Une maison d’édition de romans policiers en Belgique, c’est comme une évidence.

La patrie de Georges Simenon et de Stanislas-André Steeman (« L’assassin habite au 21 ») n’ose pas le polar. 

Très peu de maisons d’édition belges éditent ce type de littérature – parfois juste un ouvrage perdu dans le catalogue des éditions mixtes, alors qu’elle constitue le pourcentage des ventes de livres le plus élevé.

La littérature policière ne fréquente peut-être pas les hautes sphères académiciennes, mais on la trouve dans les mains de la plupart des voyageurs et navetteurs, et sur bon nombre de tables de chevet.

Depuis nos débuts dans le monde du livre, il y a plusieurs années, ce phénomène nous a frappés. La Belgique édite peu de romans policiers et les auteurs belges du genre sont édités en France.

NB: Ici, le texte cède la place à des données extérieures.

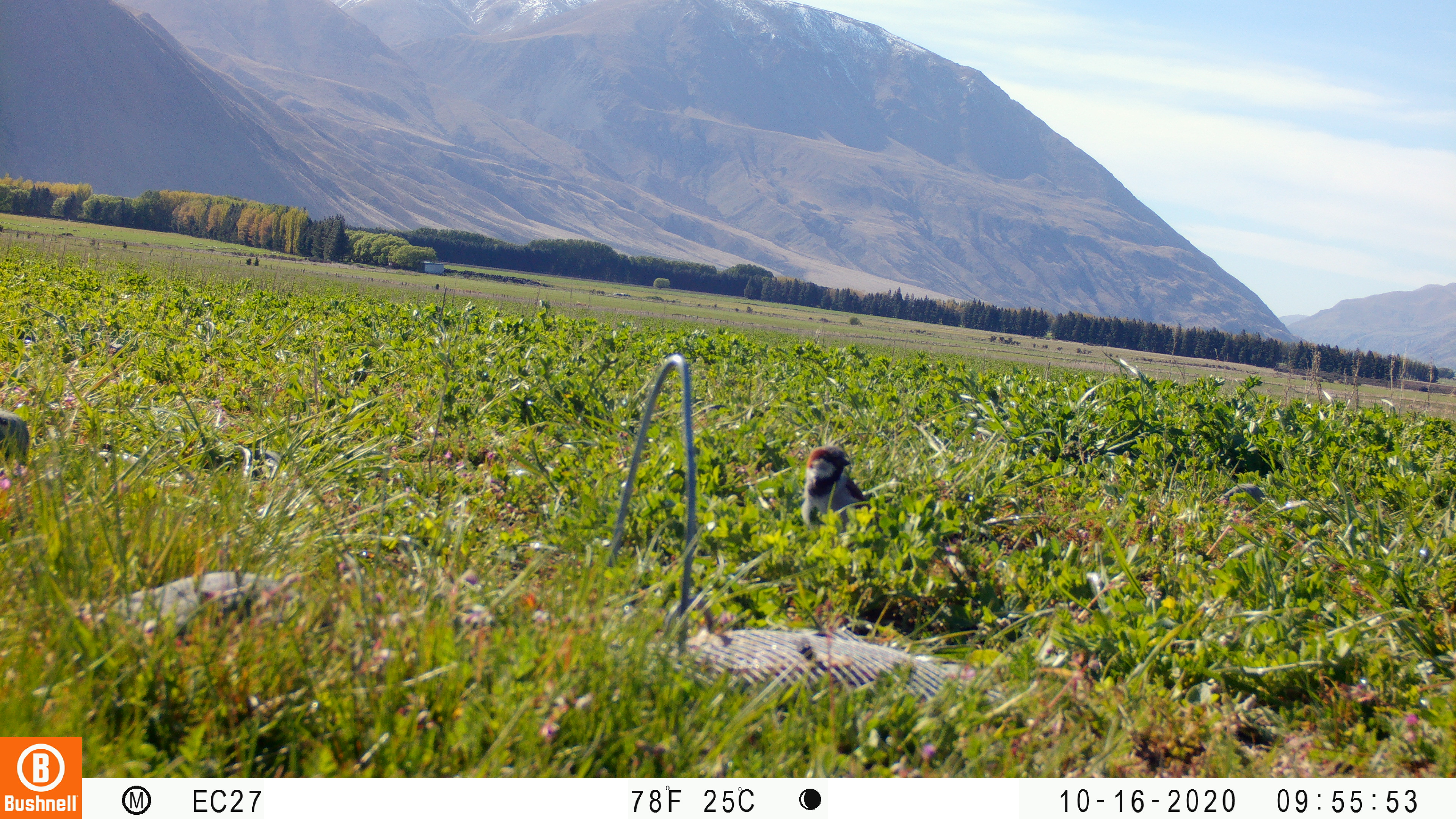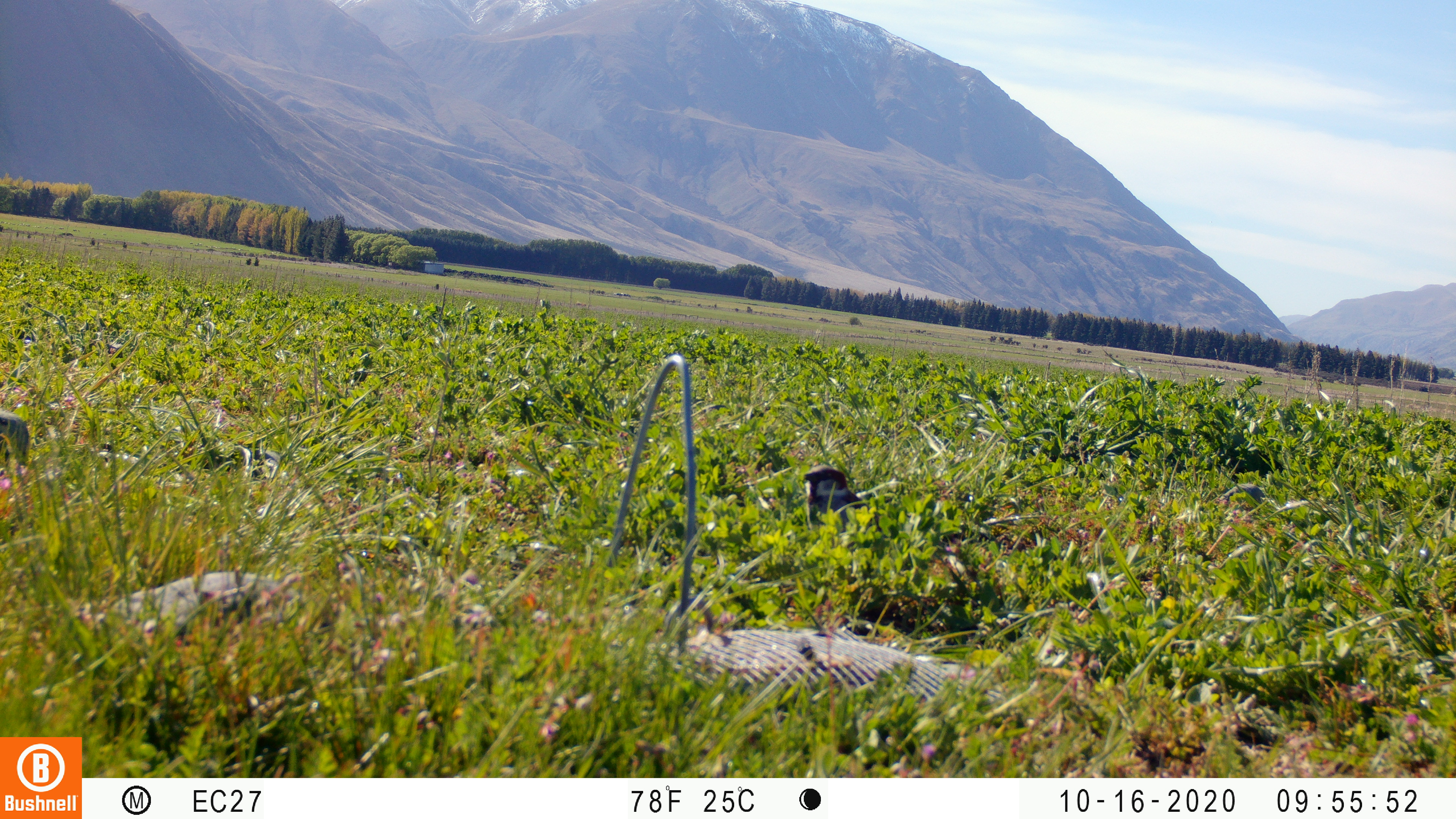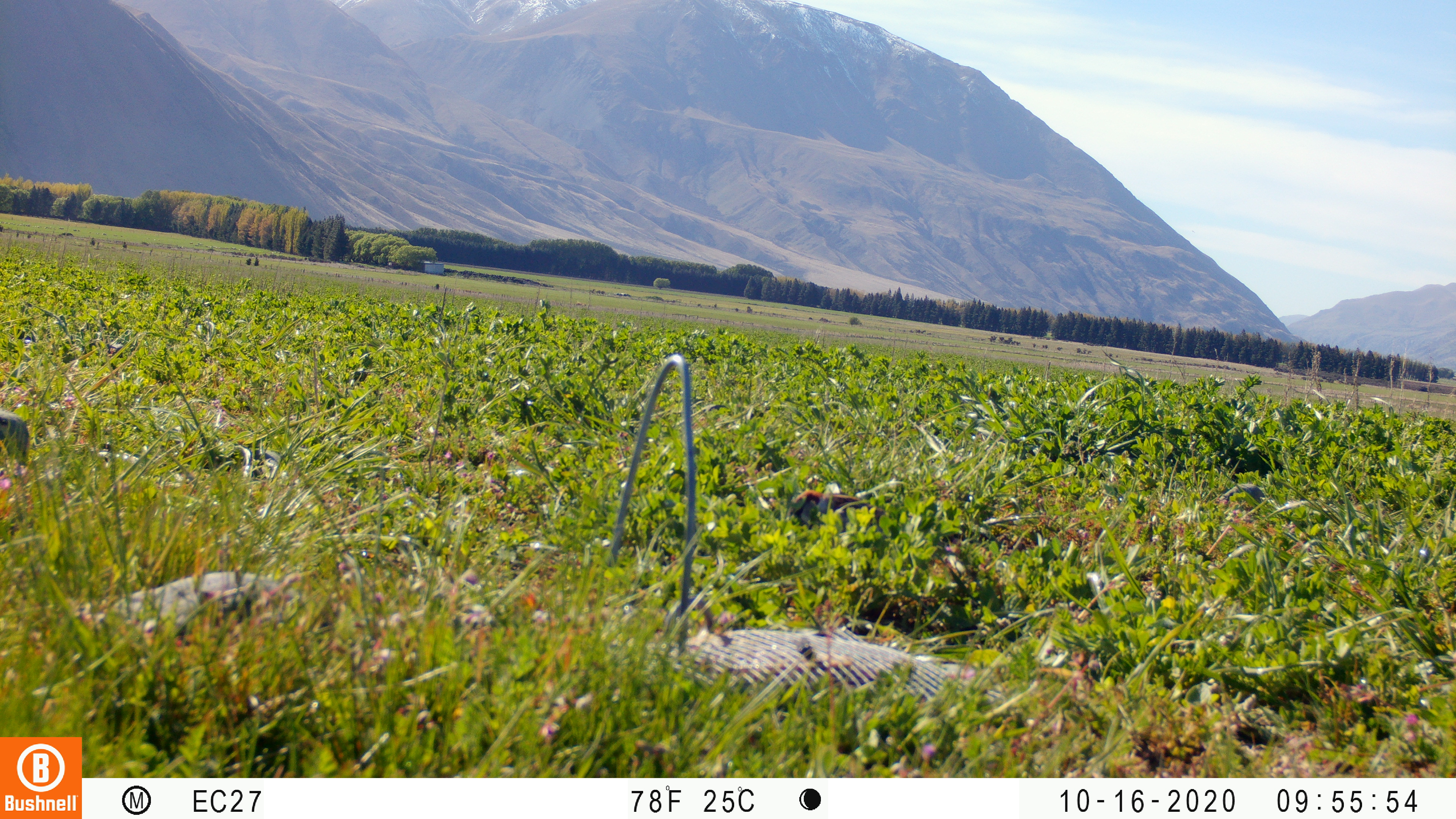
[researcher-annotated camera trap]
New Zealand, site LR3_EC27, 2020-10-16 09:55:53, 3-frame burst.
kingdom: Animalia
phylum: Chordata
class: Aves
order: Passeriformes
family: Passeridae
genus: Passer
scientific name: Passer domesticus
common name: house sparrow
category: sparrow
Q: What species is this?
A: Sparrow (house sparrow) (Passer domesticus).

C’est une bonne chose puisque la littérature n’a pas de frontières.

C’est vrai et c’est faux.

Les transactions restent plus lourdes d’un pays à l’autre : peu de dépôts chez les libraires, frais de port plus importants …

Les librairies belges sont moins enclines à promouvoir un auteur belge édité en France, surtout s’il est peu ou pas connu.

Cette initiative permettra de recentrer le polar belge et de lui permettre une bonne diffusion dans ses propres régions.

 

Pourquoi ?

 

L’idée d’une maison d’édition est née des suites des difficultés rencontrées sur le chemin de la distribution d’un roman.

Les romans d’Elsa Ferini (moi, en l’occurrence), auteure belge de romans policiers, sont édités en France, chez un éditeur qui ne prend en charge ni la médiatisation ni la distribution.

Qu’à cela ne tienne, chacun d’entre nous a mis ses compétences dans la balance et s’est lancé à l’assaut du marché du livre.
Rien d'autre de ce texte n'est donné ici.